TESTO -

______________________________

Mentre i tre amici del governo di scarse intese e di pensiero (anche se è una parola esagerata) unico giocano al teatrino della politica, giù dal palcoscenico, lontano dalla tribuna stampa e da quella degli ospiti plaudenti, fuori la gente soffre. Il pensiero va ai “forconi” e alle varie sigle che prestano la loro insegna ai gruppi che protestano. Spesso mal guidati e a rischio di infiltrazioni di violenti e di provocatori, costoro però sono espressione di un ben più vasto amalgama sociale messo ai margini del processo produttivo e dalla considerazione sociale, dopo essere stati a lungo identificati come i migliori interpreti del  modello sociale italiano.

 

Sono i lavoratori autonomi, i piccolissimi e piccoli imprenditori, gli artigiani, i commercianti di vicinato. I loro dipendenti. Il ceto borghese e piccolo borghese, se vogliamo adottare categorie che non sono solo economiche ma anche di status di vita e di valori di riferimento.

 

Oggi oltre a essere colpiti dalla crisi sono esclusi dai discorsi di modernizzazione statalista, da piano quinquennale, avanzati dal finto nuovista Renzi, ormai pronto ad un abbraccio coi sindacati conservatori specialisti a difendere esclusivamente l’aristocrazia dei dipendenti di grandi aziende. Dice nulla la stretta di mano con il capo della Fiom, Maurizio Landini, da una parte. E dall’altra l’appoggio di “Repubblica”?

 

La demonizzazione culturale seminata per decenni dalla sinistra contro il capitalismo, ha trascurato ovviamente la borghesia al caviale, con le sue idee “avanzate” radical chic, e si è concentrata a preparare una vendetta epocale contro chi ha avuto il torto di credere alla libertà economica, rimanendo fedele al centrodestra.

Andavano puniti da parte della sinistra. Ora Renzi gioca a definirsi “ribelle”. Lo spieghi allora perché è così gradito al capitalismo finanziario radical chic di De Benedetti e sia ricevuto con tutti gli onori dalla Merkel, come un figlio di latte.

 

Tocca a Forza Italia difendere questa gente che è la nostra gente, sia essa in piazza (una minoranza) sia essa ancora lì a lottare, ad arrabattarsi e a non dormire di notte per risolvere i drammatici problemi del lavoro e del credito della ditta.

______________________________

CONSEGNE DELL'ESERCIZIO -
a: Duplichi il passo del testo che va da "Oggi oltre a" fino a "fedele al centrodestra.".
b: Risponda brevemente alle seguenti domande sul testo:
(i) Chi viene indicato come capo della Fiom?
(ii) A quale partito, secondo il testo, tocca difendere "questa gente"?
(iii) Da chi Renzi viene ricevuto con tutti gli onori?
I dati riportati di seguito non sono necessari per lo svolgimento.

______________________________

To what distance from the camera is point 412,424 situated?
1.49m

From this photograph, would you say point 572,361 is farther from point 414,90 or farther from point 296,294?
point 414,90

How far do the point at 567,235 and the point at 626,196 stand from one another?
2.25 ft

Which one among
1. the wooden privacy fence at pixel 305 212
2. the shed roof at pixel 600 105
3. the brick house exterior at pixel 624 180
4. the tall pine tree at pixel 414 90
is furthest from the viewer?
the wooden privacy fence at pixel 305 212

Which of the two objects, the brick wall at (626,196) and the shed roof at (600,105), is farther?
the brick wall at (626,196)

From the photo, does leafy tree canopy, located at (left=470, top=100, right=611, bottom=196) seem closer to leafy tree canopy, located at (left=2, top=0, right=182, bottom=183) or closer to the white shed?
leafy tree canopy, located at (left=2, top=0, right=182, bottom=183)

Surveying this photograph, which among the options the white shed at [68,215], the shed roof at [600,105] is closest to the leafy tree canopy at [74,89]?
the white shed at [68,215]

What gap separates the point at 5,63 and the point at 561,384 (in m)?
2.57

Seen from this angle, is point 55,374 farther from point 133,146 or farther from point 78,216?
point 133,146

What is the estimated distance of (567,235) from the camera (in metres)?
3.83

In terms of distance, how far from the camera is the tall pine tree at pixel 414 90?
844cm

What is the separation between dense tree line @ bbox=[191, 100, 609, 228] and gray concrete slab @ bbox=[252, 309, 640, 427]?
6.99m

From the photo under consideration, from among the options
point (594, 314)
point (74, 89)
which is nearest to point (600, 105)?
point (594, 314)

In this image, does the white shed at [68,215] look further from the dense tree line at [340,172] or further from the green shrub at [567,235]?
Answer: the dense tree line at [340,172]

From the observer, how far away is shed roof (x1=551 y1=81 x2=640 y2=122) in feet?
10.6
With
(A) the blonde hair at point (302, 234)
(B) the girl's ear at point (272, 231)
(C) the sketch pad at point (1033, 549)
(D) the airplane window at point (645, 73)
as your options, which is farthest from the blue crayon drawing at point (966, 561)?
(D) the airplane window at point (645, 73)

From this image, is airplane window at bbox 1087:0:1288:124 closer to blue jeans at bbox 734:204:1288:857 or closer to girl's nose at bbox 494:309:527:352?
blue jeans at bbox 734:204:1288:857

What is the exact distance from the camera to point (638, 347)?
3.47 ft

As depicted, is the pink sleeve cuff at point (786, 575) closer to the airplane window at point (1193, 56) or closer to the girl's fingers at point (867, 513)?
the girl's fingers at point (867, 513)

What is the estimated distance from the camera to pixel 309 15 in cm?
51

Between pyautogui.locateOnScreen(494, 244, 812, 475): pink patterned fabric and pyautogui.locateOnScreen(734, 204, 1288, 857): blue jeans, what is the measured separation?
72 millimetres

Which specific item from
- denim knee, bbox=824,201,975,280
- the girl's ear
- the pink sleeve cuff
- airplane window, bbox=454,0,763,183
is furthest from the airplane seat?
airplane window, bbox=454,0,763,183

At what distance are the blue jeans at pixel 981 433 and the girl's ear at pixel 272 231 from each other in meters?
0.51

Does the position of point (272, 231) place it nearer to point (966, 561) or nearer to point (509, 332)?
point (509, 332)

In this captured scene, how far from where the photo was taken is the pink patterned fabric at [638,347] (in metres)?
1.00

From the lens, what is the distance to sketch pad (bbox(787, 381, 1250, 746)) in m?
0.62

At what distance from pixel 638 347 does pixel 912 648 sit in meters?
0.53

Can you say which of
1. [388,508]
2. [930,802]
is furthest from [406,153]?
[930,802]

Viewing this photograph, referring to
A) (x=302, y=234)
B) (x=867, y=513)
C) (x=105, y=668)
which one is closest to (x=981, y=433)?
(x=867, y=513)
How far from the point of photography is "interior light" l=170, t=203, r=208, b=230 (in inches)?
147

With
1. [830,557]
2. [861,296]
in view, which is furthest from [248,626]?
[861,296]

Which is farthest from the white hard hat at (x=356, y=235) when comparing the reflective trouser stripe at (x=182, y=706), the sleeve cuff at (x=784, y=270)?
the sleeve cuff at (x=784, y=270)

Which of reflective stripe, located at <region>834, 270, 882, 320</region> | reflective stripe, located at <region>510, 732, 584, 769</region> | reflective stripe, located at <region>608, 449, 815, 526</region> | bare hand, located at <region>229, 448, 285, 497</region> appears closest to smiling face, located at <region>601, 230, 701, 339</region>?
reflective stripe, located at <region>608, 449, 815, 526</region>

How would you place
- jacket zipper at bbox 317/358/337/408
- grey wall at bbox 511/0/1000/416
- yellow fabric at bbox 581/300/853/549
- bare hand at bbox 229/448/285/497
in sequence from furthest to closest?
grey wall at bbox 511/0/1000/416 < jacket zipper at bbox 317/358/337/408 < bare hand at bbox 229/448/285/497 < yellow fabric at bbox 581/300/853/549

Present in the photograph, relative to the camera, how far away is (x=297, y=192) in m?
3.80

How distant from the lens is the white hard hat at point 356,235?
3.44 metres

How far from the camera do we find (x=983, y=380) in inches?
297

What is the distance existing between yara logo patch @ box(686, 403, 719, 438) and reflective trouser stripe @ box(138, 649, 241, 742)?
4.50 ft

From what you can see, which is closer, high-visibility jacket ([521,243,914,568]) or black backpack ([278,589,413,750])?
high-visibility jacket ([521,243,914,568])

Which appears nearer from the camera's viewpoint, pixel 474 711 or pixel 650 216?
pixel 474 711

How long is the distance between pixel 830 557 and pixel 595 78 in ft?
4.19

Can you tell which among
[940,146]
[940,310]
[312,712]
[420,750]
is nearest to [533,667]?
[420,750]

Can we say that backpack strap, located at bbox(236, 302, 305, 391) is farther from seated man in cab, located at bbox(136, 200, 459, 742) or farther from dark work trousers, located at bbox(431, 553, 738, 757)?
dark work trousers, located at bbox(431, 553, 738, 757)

______________________________

LE RISPOSTE -
a:
Oggi oltre a essere colpiti dalla crisi sono esclusi dai discorsi di modernizzazione statalista, da piano quinquennale, avanzati dal finto nuovista Renzi, ormai pronto ad un abbraccio coi sindacati conservatori specialisti a difendere esclusivamente l’aristocrazia dei dipendenti di grandi aziende. Dice nulla la stretta di mano con il capo della Fiom, Maurizio Landini, da una parte. E dall’altra l’appoggio di “Repubblica”?

 

La demonizzazione culturale seminata per decenni dalla sinistra contro il capitalismo, ha trascurato ovviamente la borghesia al caviale, con le sue idee “avanzate” radical chic, e si è concentrata a preparare una vendetta epocale contro chi ha avuto il torto di credere alla libertà economica, rimanendo fedele al centrodestra.

b:
(i) Maurizio Landini.
(ii) A Forza Italia.
(iii) Dalla Merkel.